# [STUDY TEXT]
————————

Why evaluate your sources?

Evaluating your sources insures that they are appropriate for the context in which you will use them and that they are reliable, which will support your work. It allows you to be credible as you engage in research and participate in the scholarly conversation in your field. 

What makes a source reliable?

There are different methods and strategies - two are explained below - you can use to evaluate the information you find on the internet and in libraries, but there are three main questions you should ask yourself:

  1. Who is behind the information and what is their purpose and perspective?
  2. What is the evidence for their claims? Is the evidence reliable?
  3. What do other sources say about the organization/author and their claims?

You should also monitor your emotional response to sources and check out why they make you feel a certain way: are they confirming, or confronting your pre-existing worldviews? 

Lateral Reading

What is lateral reading?

Lateral reading is looking at other sources to provide context for the source you are evaluating. For a website or webpage, this means opening new tabs in your browser to search for information about it, rather than simply looking at the design, the URL, and the "About" page of the site. 

Where should you look?

To evaluate a website, webpage, video, image, or social media post, you can see what the following sources say about it:

  • Newspapers and online news 
  • Fact checking websites like, PolitiFact, The Washington Post Fact Checker, and 
  • Wikipedia - use the URL to match against Wikipedia pages and compare what the "About" page of a website says about itself and what Wikipedia says (helpful for finding out who is behind the content)

————————

# [STORED DATA]

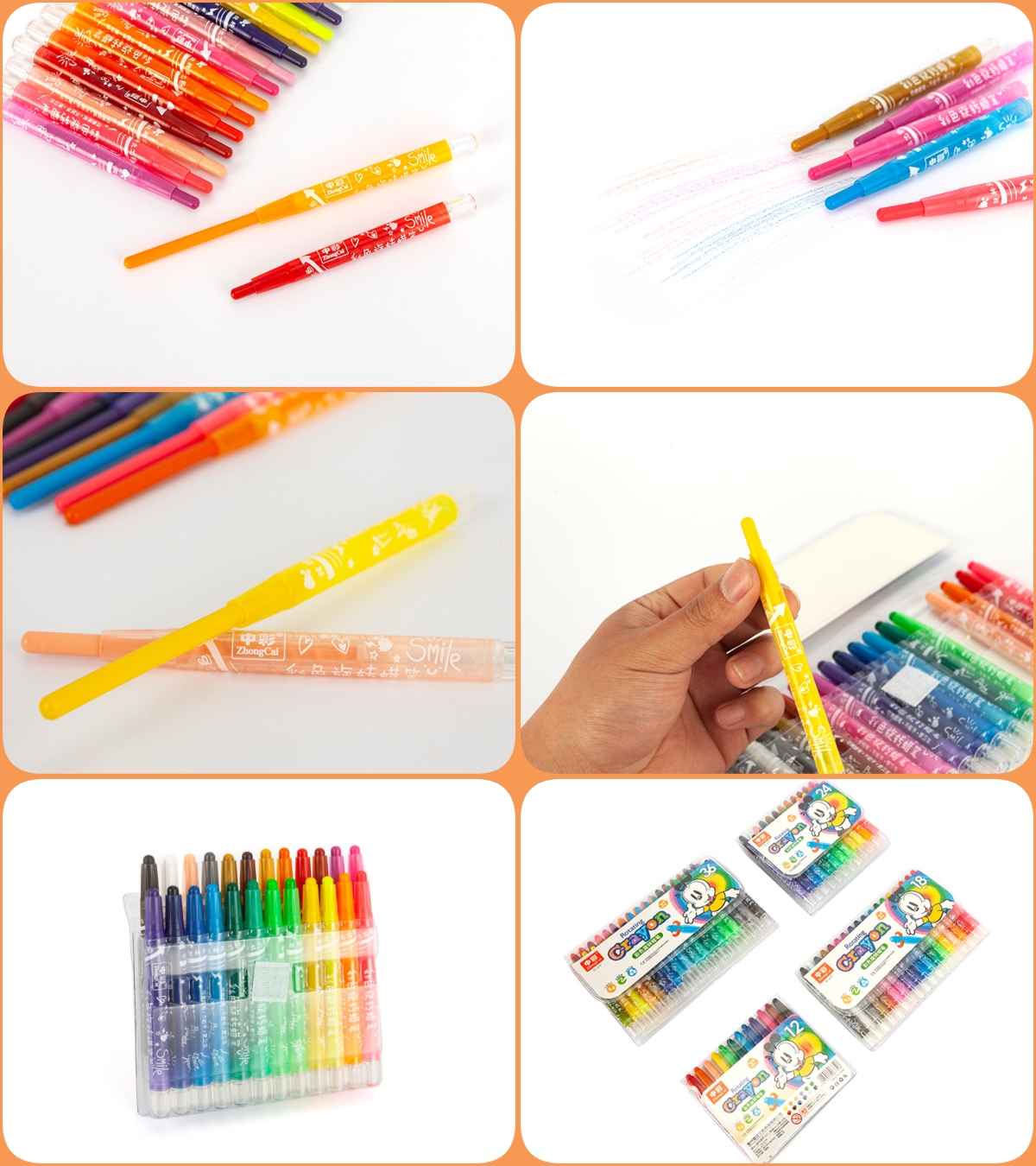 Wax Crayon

————————

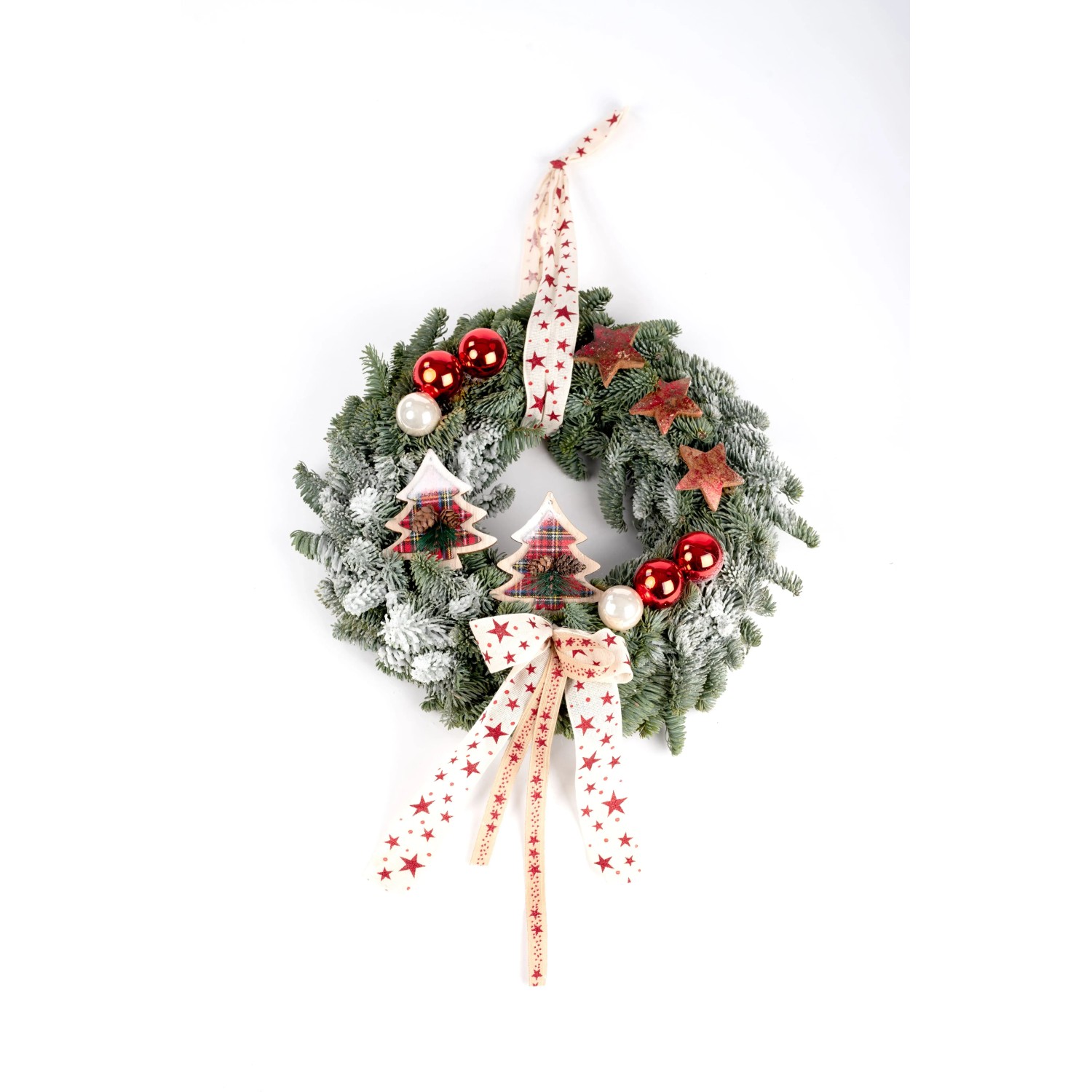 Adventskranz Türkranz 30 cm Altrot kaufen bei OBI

————————

# [REQUIREMENT]
Reproduce, word for word, the stretch of the text on evaluating sources from "What is lateral" through "should you look?". The data here were drawn from a separate source, unrelated to the text on evaluating sources.

# [REPLY]
What is lateral reading?

Lateral reading is looking at other sources to provide context for the source you are evaluating. For a website or webpage, this means opening new tabs in your browser to search for information about it, rather than simply looking at the design, the URL, and the "About" page of the site. 

Where should you look?